PROBLEM DETAILS
The answer must be the full listing, repeated exactly.

LISTED RECORDS
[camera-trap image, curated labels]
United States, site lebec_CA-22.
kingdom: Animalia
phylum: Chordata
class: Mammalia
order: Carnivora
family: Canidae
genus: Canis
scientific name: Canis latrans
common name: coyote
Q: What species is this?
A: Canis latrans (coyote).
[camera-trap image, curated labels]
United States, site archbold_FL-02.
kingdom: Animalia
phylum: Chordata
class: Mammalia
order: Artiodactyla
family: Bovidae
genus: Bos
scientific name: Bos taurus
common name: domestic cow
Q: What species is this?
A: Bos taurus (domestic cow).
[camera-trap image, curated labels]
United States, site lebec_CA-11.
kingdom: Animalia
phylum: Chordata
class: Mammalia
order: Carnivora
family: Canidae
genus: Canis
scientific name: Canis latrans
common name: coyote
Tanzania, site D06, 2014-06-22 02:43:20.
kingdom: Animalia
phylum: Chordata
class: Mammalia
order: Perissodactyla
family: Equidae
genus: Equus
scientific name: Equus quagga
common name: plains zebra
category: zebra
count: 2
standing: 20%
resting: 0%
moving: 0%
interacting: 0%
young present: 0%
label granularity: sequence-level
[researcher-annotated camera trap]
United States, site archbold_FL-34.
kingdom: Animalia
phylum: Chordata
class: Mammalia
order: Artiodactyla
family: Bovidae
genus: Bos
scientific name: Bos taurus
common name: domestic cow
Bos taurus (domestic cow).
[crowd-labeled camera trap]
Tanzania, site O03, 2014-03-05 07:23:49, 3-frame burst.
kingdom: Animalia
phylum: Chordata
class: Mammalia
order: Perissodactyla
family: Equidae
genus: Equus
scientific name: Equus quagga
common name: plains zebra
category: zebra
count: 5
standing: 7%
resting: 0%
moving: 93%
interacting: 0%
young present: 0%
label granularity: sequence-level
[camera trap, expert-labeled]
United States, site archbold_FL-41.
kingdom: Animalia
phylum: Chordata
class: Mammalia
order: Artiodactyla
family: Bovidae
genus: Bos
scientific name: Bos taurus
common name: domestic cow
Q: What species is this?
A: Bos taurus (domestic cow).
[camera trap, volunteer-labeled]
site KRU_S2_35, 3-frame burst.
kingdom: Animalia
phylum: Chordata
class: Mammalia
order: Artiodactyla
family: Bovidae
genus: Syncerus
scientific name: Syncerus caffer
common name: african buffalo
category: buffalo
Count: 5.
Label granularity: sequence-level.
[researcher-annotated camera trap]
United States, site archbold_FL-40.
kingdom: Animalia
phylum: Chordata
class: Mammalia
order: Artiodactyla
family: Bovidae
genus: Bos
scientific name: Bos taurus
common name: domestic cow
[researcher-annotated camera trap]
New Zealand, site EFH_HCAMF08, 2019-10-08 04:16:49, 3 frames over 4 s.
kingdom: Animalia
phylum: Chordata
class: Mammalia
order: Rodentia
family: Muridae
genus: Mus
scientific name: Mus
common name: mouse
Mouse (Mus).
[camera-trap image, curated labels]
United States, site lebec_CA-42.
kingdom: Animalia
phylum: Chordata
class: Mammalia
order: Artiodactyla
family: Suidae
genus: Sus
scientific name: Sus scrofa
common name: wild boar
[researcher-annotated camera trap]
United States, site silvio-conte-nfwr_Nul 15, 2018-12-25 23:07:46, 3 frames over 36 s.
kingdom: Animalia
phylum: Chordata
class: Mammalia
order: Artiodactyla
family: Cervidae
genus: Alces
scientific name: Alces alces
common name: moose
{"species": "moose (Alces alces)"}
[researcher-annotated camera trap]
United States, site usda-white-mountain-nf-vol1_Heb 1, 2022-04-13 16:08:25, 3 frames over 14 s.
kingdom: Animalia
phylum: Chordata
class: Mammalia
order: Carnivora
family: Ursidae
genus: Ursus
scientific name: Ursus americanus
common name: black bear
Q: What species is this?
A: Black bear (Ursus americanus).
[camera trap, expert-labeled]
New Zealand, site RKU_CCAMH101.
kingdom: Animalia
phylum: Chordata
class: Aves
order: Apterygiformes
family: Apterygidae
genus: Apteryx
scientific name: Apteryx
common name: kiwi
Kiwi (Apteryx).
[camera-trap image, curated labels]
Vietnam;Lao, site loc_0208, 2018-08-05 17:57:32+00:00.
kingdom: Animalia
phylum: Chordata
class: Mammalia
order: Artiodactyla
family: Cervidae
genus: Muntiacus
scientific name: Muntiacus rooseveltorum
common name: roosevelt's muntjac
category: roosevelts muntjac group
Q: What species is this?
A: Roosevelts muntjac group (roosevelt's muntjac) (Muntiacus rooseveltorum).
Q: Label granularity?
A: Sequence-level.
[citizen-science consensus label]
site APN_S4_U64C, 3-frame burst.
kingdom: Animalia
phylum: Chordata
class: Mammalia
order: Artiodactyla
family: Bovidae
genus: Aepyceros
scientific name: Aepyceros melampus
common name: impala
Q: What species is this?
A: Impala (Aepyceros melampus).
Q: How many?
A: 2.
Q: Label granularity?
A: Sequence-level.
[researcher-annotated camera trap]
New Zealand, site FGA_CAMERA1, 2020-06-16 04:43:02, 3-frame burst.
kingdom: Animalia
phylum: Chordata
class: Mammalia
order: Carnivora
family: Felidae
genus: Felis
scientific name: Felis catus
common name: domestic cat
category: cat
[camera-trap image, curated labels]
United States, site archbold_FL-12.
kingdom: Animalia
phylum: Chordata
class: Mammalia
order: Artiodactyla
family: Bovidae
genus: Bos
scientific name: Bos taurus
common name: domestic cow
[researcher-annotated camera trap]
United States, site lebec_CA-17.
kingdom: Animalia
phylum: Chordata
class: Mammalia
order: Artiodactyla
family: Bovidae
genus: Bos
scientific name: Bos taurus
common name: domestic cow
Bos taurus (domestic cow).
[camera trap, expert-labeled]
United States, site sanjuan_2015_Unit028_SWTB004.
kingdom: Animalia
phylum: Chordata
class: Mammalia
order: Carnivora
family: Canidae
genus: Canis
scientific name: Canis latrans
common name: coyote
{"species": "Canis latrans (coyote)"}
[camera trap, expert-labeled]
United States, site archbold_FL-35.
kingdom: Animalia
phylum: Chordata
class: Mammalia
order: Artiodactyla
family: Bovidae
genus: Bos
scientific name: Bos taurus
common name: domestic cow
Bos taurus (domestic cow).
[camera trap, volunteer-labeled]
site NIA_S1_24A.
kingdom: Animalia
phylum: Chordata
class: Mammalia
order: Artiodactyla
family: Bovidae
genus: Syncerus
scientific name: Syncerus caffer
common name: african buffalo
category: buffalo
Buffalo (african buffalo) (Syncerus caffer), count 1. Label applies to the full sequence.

TASK SOLUTION
[camera-trap image, curated labels]
United States, site lebec_CA-22.
kingdom: Animalia
phylum: Chordata
class: Mammalia
order: Carnivora
family: Canidae
genus: Canis
scientific name: Canis latrans
common name: coyote
Q: What species is this?
A: Canis latrans (coyote).
[camera-trap image, curated labels]
United States, site archbold_FL-02.
kingdom: Animalia
phylum: Chordata
class: Mammalia
order: Artiodactyla
family: Bovidae
genus: Bos
scientific name: Bos taurus
common name: domestic cow
Q: What species is this?
A: Bos taurus (domestic cow).
[camera-trap image, curated labels]
United States, site lebec_CA-11.
kingdom: Animalia
phylum: Chordata
class: Mammalia
order: Carnivora
family: Canidae
genus: Canis
scientific name: Canis latrans
common name: coyote
Tanzania, site D06, 2014-06-22 02:43:20.
kingdom: Animalia
phylum: Chordata
class: Mammalia
order: Perissodactyla
family: Equidae
genus: Equus
scientific name: Equus quagga
common name: plains zebra
category: zebra
count: 2
standing: 20%
resting: 0%
moving: 0%
interacting: 0%
young present: 0%
label granularity: sequence-level
[researcher-annotated camera trap]
United States, site archbold_FL-34.
kingdom: Animalia
phylum: Chordata
class: Mammalia
order: Artiodactyla
family: Bovidae
genus: Bos
scientific name: Bos taurus
common name: domestic cow
Bos taurus (domestic cow).
[crowd-labeled camera trap]
Tanzania, site O03, 2014-03-05 07:23:49, 3-frame burst.
kingdom: Animalia
phylum: Chordata
class: Mammalia
order: Perissodactyla
family: Equidae
genus: Equus
scientific name: Equus quagga
common name: plains zebra
category: zebra
count: 5
standing: 7%
resting: 0%
moving: 93%
interacting: 0%
young present: 0%
label granularity: sequence-level
[camera trap, expert-labeled]
United States, site archbold_FL-41.
kingdom: Animalia
phylum: Chordata
class: Mammalia
order: Artiodactyla
family: Bovidae
genus: Bos
scientific name: Bos taurus
common name: domestic cow
Q: What species is this?
A: Bos taurus (domestic cow).
[camera trap, volunteer-labeled]
site KRU_S2_35, 3-frame burst.
kingdom: Animalia
phylum: Chordata
class: Mammalia
order: Artiodactyla
family: Bovidae
genus: Syncerus
scientific name: Syncerus caffer
common name: african buffalo
category: buffalo
Count: 5.
Label granularity: sequence-level.
[researcher-annotated camera trap]
United States, site archbold_FL-40.
kingdom: Animalia
phylum: Chordata
class: Mammalia
order: Artiodactyla
family: Bovidae
genus: Bos
scientific name: Bos taurus
common name: domestic cow
[researcher-annotated camera trap]
New Zealand, site EFH_HCAMF08, 2019-10-08 04:16:49, 3 frames over 4 s.
kingdom: Animalia
phylum: Chordata
class: Mammalia
order: Rodentia
family: Muridae
genus: Mus
scientific name: Mus
common name: mouse
Mouse (Mus).
[camera-trap image, curated labels]
United States, site lebec_CA-42.
kingdom: Animalia
phylum: Chordata
class: Mammalia
order: Artiodactyla
family: Suidae
genus: Sus
scientific name: Sus scrofa
common name: wild boar
[researcher-annotated camera trap]
United States, site silvio-conte-nfwr_Nul 15, 2018-12-25 23:07:46, 3 frames over 36 s.
kingdom: Animalia
phylum: Chordata
class: Mammalia
order: Artiodactyla
family: Cervidae
genus: Alces
scientific name: Alces alces
common name: moose
{"species": "moose (Alces alces)"}
[researcher-annotated camera trap]
United States, site usda-white-mountain-nf-vol1_Heb 1, 2022-04-13 16:08:25, 3 frames over 14 s.
kingdom: Animalia
phylum: Chordata
class: Mammalia
order: Carnivora
family: Ursidae
genus: Ursus
scientific name: Ursus americanus
common name: black bear
Q: What species is this?
A: Black bear (Ursus americanus).
[camera trap, expert-labeled]
New Zealand, site RKU_CCAMH101.
kingdom: Animalia
phylum: Chordata
class: Aves
order: Apterygiformes
family: Apterygidae
genus: Apteryx
scientific name: Apteryx
common name: kiwi
Kiwi (Apteryx).
[camera-trap image, curated labels]
Vietnam;Lao, site loc_0208, 2018-08-05 17:57:32+00:00.
kingdom: Animalia
phylum: Chordata
class: Mammalia
order: Artiodactyla
family: Cervidae
genus: Muntiacus
scientific name: Muntiacus rooseveltorum
common name: roosevelt's muntjac
category: roosevelts muntjac group
Q: What species is this?
A: Roosevelts muntjac group (roosevelt's muntjac) (Muntiacus rooseveltorum).
Q: Label granularity?
A: Sequence-level.
[citizen-science consensus label]
site APN_S4_U64C, 3-frame burst.
kingdom: Animalia
phylum: Chordata
class: Mammalia
order: Artiodactyla
family: Bovidae
genus: Aepyceros
scientific name: Aepyceros melampus
common name: impala
Q: What species is this?
A: Impala (Aepyceros melampus).
Q: How many?
A: 2.
Q: Label granularity?
A: Sequence-level.
[researcher-annotated camera trap]
New Zealand, site FGA_CAMERA1, 2020-06-16 04:43:02, 3-frame burst.
kingdom: Animalia
phylum: Chordata
class: Mammalia
order: Carnivora
family: Felidae
genus: Felis
scientific name: Felis catus
common name: domestic cat
category: cat
[camera-trap image, curated labels]
United States, site archbold_FL-12.
kingdom: Animalia
phylum: Chordata
class: Mammalia
order: Artiodactyla
family: Bovidae
genus: Bos
scientific name: Bos taurus
common name: domestic cow
[researcher-annotated camera trap]
United States, site lebec_CA-17.
kingdom: Animalia
phylum: Chordata
class: Mammalia
order: Artiodactyla
family: Bovidae
genus: Bos
scientific name: Bos taurus
common name: domestic cow
Bos taurus (domestic cow).
[camera trap, expert-labeled]
United States, site sanjuan_2015_Unit028_SWTB004.
kingdom: Animalia
phylum: Chordata
class: Mammalia
order: Carnivora
family: Canidae
genus: Canis
scientific name: Canis latrans
common name: coyote
{"species": "Canis latrans (coyote)"}
[camera trap, expert-labeled]
United States, site archbold_FL-35.
kingdom: Animalia
phylum: Chordata
class: Mammalia
order: Artiodactyla
family: Bovidae
genus: Bos
scientific name: Bos taurus
common name: domestic cow
Bos taurus (domestic cow).
[camera trap, volunteer-labeled]
site NIA_S1_24A.
kingdom: Animalia
phylum: Chordata
class: Mammalia
order: Artiodactyla
family: Bovidae
genus: Syncerus
scientific name: Syncerus caffer
common name: african buffalo
category: buffalo
Buffalo (african buffalo) (Syncerus caffer), count 1. Label applies to the full sequence.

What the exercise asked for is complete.